» **TASK PROMPT**
Repeat the lines below exactly as they appear, from the line containing "What distance must" through the end of the lines, including both ends.

(Lines of data)

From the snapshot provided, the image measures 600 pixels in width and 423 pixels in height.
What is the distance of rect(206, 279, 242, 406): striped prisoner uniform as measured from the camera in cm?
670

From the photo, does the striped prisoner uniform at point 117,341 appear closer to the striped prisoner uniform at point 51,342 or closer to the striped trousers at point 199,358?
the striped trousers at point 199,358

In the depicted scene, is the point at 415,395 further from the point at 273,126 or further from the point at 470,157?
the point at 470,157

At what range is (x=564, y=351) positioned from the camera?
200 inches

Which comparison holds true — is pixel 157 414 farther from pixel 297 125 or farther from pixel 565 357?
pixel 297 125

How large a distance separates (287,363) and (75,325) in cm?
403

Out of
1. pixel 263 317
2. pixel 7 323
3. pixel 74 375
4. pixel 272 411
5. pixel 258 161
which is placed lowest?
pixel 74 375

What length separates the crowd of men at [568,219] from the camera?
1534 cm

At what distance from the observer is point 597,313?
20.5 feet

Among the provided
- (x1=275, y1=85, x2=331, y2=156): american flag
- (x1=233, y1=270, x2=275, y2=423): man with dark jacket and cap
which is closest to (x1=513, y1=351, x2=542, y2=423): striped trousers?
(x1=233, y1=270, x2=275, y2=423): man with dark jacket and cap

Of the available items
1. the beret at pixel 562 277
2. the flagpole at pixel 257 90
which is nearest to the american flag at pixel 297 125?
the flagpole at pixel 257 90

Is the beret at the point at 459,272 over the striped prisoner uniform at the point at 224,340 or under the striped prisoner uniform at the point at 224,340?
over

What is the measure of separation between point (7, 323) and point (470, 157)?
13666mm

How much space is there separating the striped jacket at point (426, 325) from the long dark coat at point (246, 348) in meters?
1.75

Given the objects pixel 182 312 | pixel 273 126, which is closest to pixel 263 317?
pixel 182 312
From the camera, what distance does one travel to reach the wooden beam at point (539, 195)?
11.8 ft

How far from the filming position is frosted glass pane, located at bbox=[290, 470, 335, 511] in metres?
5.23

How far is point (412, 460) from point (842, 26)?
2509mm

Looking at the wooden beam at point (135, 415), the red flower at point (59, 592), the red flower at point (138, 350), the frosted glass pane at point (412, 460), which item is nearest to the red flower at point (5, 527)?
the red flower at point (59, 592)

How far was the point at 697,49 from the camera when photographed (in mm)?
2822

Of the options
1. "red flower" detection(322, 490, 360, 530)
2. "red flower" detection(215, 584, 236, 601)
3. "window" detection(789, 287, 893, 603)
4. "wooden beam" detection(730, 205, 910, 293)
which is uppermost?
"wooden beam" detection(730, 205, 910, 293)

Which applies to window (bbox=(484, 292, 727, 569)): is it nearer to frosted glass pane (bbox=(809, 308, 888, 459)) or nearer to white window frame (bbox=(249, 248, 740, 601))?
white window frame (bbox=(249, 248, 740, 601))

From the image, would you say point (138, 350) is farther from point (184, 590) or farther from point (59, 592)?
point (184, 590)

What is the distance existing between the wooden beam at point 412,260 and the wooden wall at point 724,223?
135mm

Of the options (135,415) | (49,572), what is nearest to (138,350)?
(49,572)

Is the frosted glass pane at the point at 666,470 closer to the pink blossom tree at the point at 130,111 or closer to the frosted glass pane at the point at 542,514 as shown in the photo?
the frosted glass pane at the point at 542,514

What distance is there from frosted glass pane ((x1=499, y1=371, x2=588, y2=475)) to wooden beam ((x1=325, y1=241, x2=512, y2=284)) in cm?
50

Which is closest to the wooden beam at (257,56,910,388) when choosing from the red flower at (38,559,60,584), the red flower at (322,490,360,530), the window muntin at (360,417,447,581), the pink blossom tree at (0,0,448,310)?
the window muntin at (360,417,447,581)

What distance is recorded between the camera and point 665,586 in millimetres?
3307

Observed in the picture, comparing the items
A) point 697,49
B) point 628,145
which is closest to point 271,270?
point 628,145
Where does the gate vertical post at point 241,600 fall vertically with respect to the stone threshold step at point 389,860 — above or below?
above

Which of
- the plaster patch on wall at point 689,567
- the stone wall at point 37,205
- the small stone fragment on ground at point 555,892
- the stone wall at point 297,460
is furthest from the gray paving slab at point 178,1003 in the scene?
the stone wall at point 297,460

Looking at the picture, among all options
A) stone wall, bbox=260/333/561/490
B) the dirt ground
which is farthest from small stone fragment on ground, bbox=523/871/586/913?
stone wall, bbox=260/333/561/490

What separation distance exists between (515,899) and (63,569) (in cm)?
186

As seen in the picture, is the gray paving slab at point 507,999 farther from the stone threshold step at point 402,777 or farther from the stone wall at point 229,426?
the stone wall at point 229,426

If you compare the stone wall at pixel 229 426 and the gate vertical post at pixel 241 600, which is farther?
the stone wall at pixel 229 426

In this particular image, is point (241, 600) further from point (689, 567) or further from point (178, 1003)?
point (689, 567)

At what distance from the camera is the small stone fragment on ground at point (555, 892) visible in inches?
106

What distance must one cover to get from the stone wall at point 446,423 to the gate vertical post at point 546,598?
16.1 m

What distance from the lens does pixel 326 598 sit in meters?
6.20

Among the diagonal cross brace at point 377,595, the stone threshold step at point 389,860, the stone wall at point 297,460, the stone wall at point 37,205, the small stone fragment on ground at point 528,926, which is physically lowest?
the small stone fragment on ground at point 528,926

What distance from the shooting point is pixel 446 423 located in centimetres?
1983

» **RESULT BELOW**
What distance must one cover to get from the stone wall at point 446,423 to the gate vertical post at point 546,598?
16.1 m

What distance from the lens does pixel 326 598 sit in meters?
6.20

Among the diagonal cross brace at point 377,595, the stone threshold step at point 389,860, the stone wall at point 297,460, the stone wall at point 37,205, the small stone fragment on ground at point 528,926, which is physically lowest?
the small stone fragment on ground at point 528,926

What distance from the shooting point is pixel 446 423 located in centimetres?
1983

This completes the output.